It is necessary to return to the standpoint of “my education.” Like the entire population of Cuba, the artist extracts energy from fragments or things that have fallen into disuse. We have seen previously how, unlike what happens in disposable culture, a piece of scrap can one day be placed once again into use. Unlike Marcel Duchamp’s (1887–1968) renunciation of manual intervention on the artist’s part, gambiarra implies intelligent manipulation. Gambiarra therefore operates at the border renounced by the readymade – the large crypt into which nearly all the noteworthy 20th-century artistic initiatives were eventually committed – in structural, cultural and sociopolitical terms. I suggest suspending the automatic application of the readymade concept in countries that attempted to link up at the border of capitalism and its market economy. Strictly speaking, we are so far removed from the aesthetic “neutral” espoused by the French artist, and the speed of the artwork’s institutionalization is such that little meaning subsists beyond the appropriation of an industrialized object. Dawn Ades referred to a relevant fact: “collage and montage, the always potentially subversive use of real objects and materials, have been used to expose the structural relation between the poverty of the ‘Third World’ and the technology of the ‘First World.’”

The problem of this type of reading lies in defining the procedure based on an “outside,” as though there were a constituent internal logic that the word “poverty” does not capture, and which the “diamonds” make infinitely more rich. This Diango Hernández is no longer the same as that of Ordo Amoris Cabinet, having perhaps perceived the equivocation that arises when precariousness becomes an aestheticization (and not a criticism). The stone’s cut and polished form evinces the artist’s view concerning “…how our future in Latin America is always linked to a form of the past, and this circle of history is describing a precise geometry that maybe will also be applied soon to Cuba and its tropical utopia. Because they are pictures that live inside a complex geometry, a crystal prism that also transforms the light into color.”

Struggling against the systematization of all objects within the category of the readymade helps toward a better understanding of the partial and transitory combinations among affective links and the absence of a terra firma where they can be consolidated. Mosquera points out that the “acceptance of collage” is the “decisive result for our Continent.” At this point it is best to split the analysis along two paths, diminishing the effect of stylistic influences. When, for example, Diango Hernández and his colleagues founded the Gabinete Ordo Amoris (1994–2003), the imaginary museum was a museum of crisis (“to collect all those weird objects made by people, full of grieving beauty”). The wide range of materials allows for a decomposition of three-dimensional space, whose central critical thrust is concerned with the Cuban nation: “You have to build your own system, you have to build your own gas, water or electricity system. This is something we all have in our places in Havana. It is an alternative, provisional system that is there because you do not have water or electricity every day. The infrastructure that is supposed to be conceived by the government is built by our individual.” The glaringly obvious similarity with Hélio Oiticica’s (1937–1980) lemma da adversidade vivemos!”[we live by adversity!] makes it seem as though history is frozen in time.

[Stored data entries]
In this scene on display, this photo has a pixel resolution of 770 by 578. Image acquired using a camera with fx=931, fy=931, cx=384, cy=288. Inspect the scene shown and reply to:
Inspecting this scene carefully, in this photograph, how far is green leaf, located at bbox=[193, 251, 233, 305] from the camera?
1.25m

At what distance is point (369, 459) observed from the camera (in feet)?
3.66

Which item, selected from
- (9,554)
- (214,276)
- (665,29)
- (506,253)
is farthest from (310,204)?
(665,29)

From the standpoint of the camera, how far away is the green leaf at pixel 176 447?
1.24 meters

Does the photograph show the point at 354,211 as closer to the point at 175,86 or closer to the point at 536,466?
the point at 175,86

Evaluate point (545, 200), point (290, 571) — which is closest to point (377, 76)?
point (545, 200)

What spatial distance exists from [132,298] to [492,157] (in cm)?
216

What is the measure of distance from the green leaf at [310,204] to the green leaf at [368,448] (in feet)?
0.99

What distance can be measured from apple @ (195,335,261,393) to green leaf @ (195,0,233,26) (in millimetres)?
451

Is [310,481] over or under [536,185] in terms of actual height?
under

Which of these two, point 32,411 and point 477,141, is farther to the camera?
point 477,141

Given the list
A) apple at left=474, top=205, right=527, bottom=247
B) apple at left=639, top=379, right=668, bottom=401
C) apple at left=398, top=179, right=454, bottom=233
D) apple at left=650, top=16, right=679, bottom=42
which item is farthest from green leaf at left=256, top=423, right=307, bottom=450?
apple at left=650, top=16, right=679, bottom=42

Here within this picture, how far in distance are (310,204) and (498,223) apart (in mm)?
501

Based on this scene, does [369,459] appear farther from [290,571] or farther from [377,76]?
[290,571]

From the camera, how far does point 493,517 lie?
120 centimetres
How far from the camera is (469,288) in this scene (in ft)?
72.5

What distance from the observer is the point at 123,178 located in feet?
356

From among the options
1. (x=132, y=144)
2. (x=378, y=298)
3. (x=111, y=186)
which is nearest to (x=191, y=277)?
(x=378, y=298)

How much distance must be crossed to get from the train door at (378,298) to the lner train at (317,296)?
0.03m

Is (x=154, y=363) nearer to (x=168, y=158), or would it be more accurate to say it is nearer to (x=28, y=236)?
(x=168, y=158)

> **Task brief**
Answer these questions from the gambiarra text above:
(a) What does gambiarra imply, in contrast to Marcel Duchamp's renunciation of manual intervention?
(b) During which years was the Gabinete Ordo Amoris active?
(c) According to Mosquera, what is the "decisive result for our Continent"?

> **Final answer**
(a) Intelligent manipulation.
(b) 1994–2003.
(c) The acceptance of collage.